I have created an equivalent cohort using individuals who were unemployed at W6, and pooled the two cohorts to increase my sample size. I therefore have some clustering by pidp, as individuals contribute twice to the analysis if they were unemployed at both W6 and W7.
In Stata, I am using svyset to specify the psu, cross-sectional weight (indscui_xw) and the strata. How can I also account for clustering by pidp? Normally I would use logistic regression with option vce(cluster pidp), but this is not possible when using the svy:logistic command.

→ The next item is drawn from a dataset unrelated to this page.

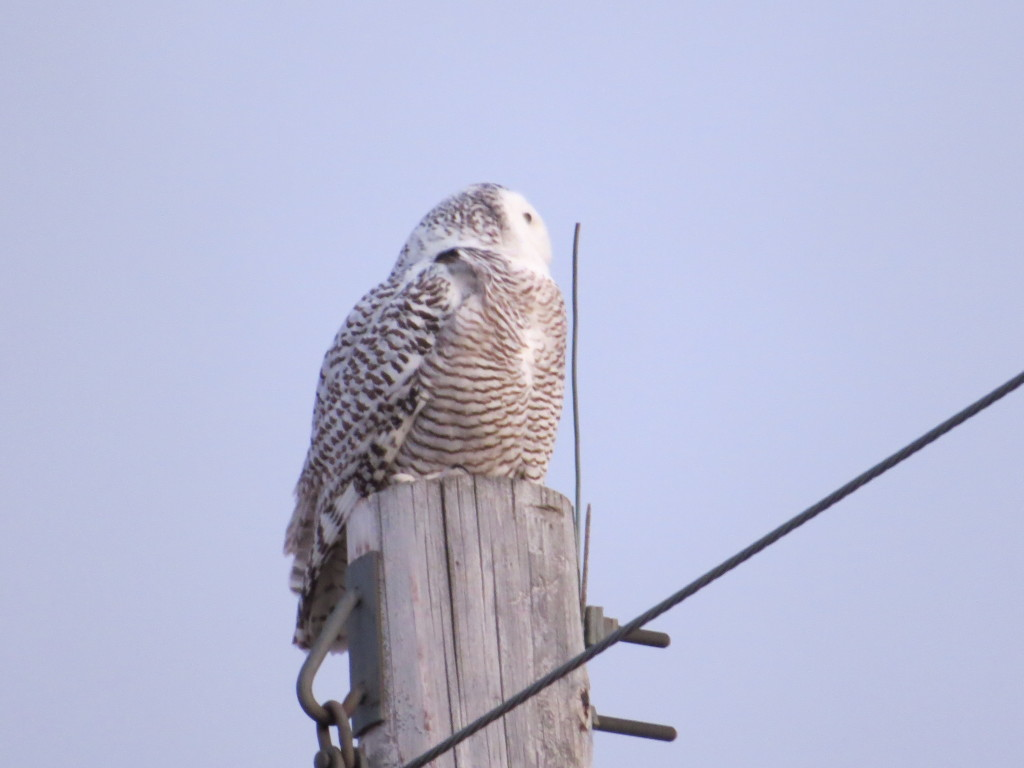 Willmar Snowy Owl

Updated by Olena Kaminska over 1 year ago
You only need psu as your clustering variable as it is the highest level (pidps are nested within psu), and in a straightforward logistic regression only psu needs to be indicated.
But reading your analysis description, I wonder if you need longitudinal weights. If you are using w6 - w9 information make sure you use w9 lw weight.
Updated by Catherine Bunting over 1 year ago
Hi Olena - thanks so much for the speedy reply, that's very helpful.
Just to clarify - if I have a group of individuals and am using information about them from waves 7, 8 and 9, I should use the W9 longitudinal weight, not the W7 cross-sectional weight?